WHAT YOU NEED TO DO -> Could you copy out, word for word, the stretch of lines from the one containing "Within the image, which" through the last line, including both ends?

━━━━━ DATA ROWS

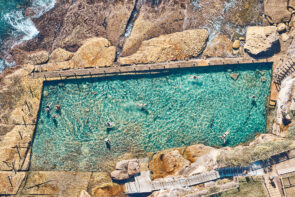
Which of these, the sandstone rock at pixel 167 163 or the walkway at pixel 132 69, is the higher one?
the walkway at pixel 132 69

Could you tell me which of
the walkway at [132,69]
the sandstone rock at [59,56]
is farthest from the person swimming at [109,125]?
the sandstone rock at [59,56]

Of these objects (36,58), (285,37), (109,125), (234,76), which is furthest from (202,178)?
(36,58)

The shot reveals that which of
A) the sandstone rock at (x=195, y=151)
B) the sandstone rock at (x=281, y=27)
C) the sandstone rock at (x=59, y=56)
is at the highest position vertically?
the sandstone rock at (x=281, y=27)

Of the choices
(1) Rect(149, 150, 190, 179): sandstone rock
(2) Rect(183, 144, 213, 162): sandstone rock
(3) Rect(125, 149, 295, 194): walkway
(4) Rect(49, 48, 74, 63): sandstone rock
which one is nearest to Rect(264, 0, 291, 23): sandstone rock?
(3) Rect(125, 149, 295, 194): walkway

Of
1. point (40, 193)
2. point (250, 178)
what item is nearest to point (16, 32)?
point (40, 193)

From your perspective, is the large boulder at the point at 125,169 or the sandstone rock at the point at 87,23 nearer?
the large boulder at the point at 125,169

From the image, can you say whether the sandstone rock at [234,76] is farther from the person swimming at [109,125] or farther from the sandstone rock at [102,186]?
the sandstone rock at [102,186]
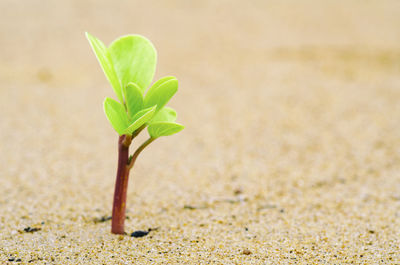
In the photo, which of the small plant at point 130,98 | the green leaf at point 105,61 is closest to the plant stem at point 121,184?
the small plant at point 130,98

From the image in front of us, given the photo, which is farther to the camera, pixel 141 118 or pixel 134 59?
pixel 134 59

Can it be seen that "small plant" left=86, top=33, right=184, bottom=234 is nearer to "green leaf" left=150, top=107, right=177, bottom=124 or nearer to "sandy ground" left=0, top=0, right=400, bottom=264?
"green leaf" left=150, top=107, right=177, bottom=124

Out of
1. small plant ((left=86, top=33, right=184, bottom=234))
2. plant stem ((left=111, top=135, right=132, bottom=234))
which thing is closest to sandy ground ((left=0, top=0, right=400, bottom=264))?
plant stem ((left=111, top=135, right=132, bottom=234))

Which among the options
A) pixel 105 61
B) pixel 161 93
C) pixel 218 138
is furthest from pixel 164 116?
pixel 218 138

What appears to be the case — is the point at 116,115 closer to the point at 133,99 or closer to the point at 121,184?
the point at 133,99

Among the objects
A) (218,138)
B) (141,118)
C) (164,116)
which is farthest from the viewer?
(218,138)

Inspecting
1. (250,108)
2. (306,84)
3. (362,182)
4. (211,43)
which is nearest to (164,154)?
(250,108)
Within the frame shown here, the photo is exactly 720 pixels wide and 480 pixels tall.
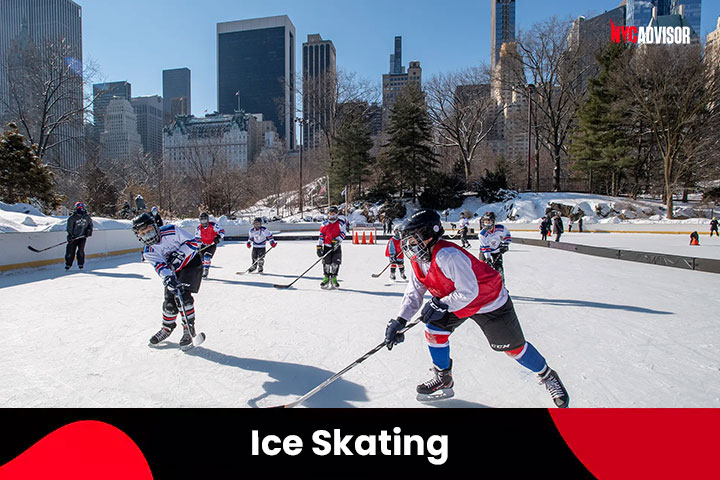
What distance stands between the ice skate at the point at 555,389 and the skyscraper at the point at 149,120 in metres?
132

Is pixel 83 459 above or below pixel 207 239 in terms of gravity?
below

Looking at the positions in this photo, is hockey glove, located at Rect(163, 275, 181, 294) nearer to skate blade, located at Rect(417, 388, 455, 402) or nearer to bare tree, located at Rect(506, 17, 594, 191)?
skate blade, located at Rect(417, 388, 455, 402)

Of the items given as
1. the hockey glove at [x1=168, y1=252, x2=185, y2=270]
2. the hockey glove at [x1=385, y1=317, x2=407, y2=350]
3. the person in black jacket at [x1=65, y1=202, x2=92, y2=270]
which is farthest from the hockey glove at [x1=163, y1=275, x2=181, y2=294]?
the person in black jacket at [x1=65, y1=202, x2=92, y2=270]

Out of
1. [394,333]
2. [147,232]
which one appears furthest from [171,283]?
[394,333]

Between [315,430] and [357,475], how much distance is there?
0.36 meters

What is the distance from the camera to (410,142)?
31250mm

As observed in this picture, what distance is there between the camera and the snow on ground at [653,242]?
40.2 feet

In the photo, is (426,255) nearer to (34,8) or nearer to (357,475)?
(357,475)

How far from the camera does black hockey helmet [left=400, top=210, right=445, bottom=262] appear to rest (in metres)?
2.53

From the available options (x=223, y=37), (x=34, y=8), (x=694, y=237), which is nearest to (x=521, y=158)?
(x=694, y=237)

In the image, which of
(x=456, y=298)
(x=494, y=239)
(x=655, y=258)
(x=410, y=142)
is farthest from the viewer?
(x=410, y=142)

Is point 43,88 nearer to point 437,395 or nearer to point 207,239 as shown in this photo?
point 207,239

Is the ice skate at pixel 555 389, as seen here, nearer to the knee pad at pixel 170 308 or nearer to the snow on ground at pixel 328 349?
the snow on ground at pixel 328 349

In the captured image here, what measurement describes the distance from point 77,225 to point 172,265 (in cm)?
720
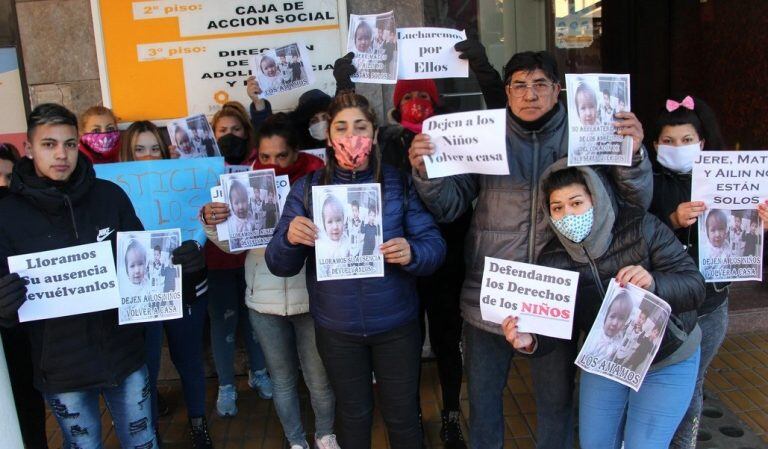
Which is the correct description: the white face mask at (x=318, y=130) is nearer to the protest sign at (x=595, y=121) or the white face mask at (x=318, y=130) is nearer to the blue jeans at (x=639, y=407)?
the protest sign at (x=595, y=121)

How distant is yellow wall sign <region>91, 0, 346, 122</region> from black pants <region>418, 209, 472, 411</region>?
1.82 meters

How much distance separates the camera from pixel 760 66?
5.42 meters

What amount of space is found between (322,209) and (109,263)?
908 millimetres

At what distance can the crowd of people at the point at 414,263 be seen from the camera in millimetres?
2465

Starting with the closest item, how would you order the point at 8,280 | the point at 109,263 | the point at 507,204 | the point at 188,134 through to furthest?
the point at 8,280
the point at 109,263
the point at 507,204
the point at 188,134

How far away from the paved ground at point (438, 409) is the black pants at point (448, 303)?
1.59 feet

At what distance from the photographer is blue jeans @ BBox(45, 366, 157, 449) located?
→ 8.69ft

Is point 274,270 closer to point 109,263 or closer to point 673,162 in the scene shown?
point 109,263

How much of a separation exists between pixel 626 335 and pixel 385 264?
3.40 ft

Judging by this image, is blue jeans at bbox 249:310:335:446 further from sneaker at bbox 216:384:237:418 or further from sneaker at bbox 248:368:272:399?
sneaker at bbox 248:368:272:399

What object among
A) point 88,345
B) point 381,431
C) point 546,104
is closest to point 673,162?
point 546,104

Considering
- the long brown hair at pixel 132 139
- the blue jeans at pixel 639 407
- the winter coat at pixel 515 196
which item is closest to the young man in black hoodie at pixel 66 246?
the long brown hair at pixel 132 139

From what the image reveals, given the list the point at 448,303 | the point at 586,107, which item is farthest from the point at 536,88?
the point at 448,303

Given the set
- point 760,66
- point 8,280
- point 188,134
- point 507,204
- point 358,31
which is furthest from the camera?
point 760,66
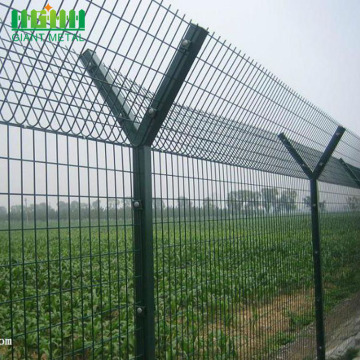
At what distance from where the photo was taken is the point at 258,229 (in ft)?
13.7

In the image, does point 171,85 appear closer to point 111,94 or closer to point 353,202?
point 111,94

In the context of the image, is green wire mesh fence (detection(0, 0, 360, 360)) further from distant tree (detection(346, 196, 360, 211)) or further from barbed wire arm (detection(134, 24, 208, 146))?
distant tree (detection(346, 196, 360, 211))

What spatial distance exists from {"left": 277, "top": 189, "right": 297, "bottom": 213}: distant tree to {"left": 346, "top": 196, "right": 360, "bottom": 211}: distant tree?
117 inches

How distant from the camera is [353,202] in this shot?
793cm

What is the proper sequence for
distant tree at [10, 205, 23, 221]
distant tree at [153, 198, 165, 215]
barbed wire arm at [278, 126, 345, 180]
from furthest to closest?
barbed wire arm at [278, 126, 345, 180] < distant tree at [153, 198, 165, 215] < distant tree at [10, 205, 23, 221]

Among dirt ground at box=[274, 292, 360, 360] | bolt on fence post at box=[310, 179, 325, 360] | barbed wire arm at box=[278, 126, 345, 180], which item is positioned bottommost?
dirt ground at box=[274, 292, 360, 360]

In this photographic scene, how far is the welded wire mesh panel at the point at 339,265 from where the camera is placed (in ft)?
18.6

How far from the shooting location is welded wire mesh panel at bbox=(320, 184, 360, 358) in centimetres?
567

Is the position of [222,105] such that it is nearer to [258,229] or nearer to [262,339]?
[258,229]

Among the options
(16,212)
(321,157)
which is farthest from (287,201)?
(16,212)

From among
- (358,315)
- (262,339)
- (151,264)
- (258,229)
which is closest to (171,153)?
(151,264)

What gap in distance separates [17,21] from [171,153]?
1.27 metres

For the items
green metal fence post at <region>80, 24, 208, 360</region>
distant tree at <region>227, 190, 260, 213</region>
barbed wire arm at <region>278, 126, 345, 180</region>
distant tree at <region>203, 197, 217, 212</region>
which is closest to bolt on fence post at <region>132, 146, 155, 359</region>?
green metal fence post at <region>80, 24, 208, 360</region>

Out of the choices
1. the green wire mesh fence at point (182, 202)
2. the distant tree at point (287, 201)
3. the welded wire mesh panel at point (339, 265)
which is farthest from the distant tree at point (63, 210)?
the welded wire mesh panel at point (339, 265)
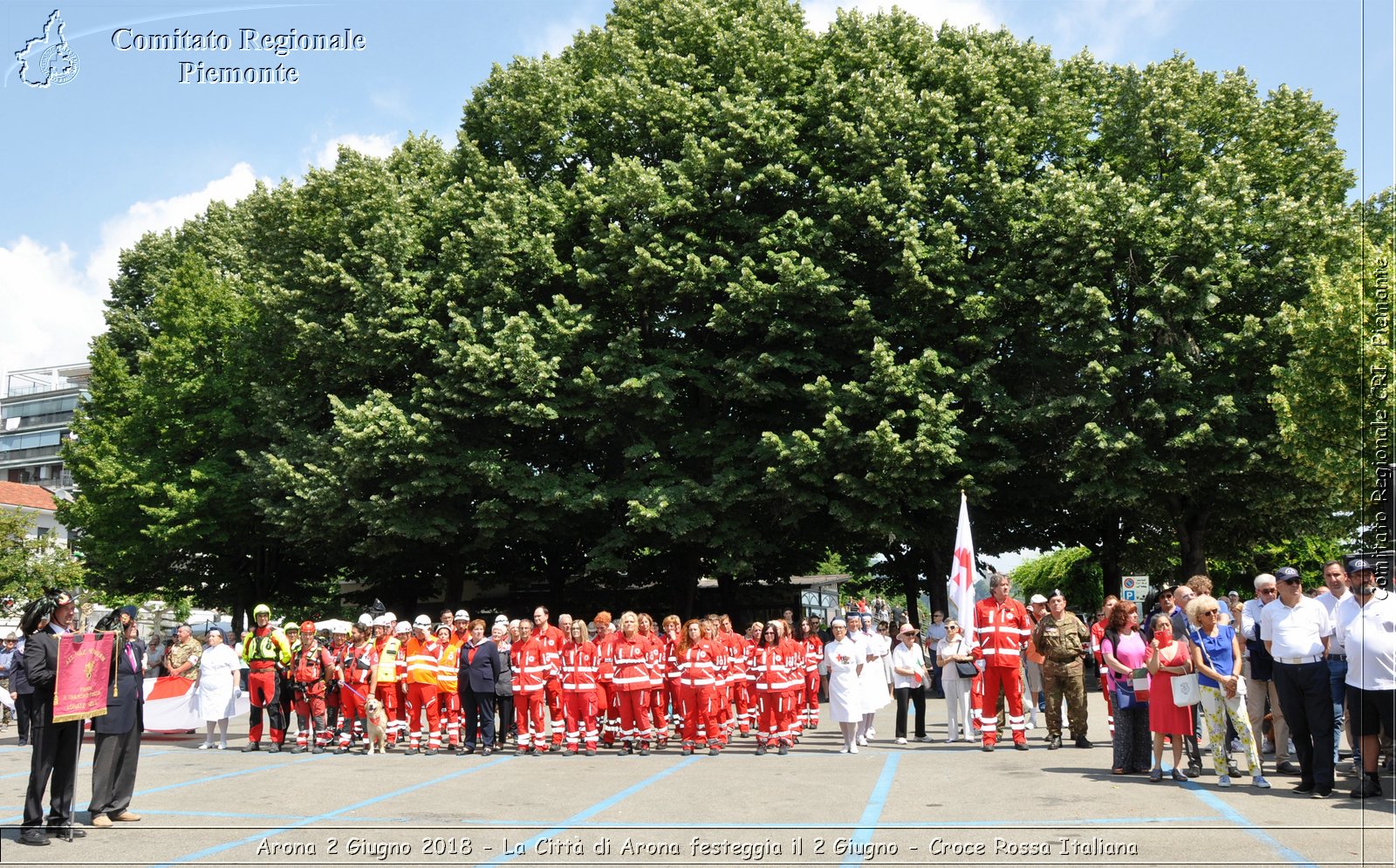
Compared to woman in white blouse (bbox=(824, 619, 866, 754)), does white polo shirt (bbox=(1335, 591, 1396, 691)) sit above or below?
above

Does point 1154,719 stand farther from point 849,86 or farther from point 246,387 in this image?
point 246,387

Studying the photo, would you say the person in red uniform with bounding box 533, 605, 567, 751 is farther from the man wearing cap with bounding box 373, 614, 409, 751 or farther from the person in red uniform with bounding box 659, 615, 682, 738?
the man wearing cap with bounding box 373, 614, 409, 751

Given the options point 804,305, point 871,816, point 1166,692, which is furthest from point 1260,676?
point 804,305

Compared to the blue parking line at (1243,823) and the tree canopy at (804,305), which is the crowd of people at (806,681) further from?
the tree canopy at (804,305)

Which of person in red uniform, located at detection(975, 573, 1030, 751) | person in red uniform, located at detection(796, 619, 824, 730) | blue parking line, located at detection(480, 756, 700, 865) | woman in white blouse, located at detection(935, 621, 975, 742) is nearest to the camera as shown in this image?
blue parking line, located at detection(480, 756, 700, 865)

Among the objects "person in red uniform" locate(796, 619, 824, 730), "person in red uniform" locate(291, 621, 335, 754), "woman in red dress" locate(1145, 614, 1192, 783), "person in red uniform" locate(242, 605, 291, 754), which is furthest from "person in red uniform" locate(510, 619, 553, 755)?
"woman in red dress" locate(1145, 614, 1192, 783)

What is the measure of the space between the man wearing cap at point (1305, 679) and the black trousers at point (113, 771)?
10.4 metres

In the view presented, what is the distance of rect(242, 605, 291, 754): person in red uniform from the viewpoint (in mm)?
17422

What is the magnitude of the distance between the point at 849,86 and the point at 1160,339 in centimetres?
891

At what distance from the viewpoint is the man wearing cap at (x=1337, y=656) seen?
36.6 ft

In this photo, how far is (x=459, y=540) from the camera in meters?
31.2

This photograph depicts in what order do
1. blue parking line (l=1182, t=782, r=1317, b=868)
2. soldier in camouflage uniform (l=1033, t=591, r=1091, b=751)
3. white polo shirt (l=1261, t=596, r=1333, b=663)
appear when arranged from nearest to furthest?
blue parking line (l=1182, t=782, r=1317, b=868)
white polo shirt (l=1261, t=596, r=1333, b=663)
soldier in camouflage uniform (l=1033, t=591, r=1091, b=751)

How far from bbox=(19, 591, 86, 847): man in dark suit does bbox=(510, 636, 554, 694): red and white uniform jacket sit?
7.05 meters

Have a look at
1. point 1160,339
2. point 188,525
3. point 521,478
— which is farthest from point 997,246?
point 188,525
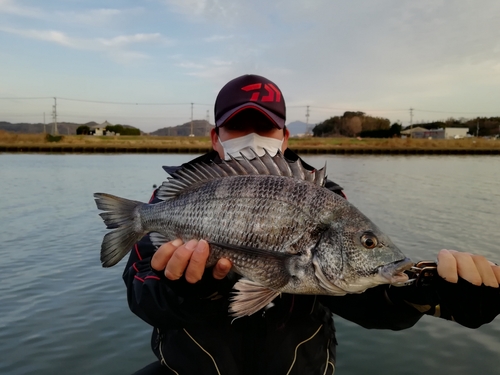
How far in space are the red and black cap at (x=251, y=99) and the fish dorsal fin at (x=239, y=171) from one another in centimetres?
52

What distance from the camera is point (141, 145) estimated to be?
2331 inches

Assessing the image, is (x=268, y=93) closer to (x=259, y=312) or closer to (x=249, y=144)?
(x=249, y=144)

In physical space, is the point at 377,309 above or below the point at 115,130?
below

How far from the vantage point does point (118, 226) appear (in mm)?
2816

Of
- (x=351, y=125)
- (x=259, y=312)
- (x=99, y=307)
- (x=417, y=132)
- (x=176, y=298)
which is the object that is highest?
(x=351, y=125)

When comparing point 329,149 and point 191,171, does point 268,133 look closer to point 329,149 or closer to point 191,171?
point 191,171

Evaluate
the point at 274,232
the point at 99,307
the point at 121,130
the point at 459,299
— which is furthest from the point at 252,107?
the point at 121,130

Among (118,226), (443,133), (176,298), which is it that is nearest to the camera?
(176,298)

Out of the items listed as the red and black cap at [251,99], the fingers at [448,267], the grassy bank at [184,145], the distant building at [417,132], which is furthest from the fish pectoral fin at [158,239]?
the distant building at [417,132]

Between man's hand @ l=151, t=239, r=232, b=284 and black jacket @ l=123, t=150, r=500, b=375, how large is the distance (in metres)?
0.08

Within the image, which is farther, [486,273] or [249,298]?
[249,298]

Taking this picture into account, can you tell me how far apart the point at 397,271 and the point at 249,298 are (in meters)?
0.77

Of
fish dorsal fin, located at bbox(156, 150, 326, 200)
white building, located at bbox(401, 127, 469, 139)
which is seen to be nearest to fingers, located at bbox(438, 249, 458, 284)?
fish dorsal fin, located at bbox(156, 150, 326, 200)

━━━━━━━━━━

ANSWER TO THIS EXERCISE ->
Within the image, which is farther, [486,273] or [249,298]?
[249,298]

Taking this picture into account, can you tell me how far apart the point at 397,271 and the point at 249,298 are (in meters)?
0.77

Of
fish dorsal fin, located at bbox(156, 150, 326, 200)
white building, located at bbox(401, 127, 469, 139)
which is seen to be nearest to fingers, located at bbox(438, 249, 458, 284)?
fish dorsal fin, located at bbox(156, 150, 326, 200)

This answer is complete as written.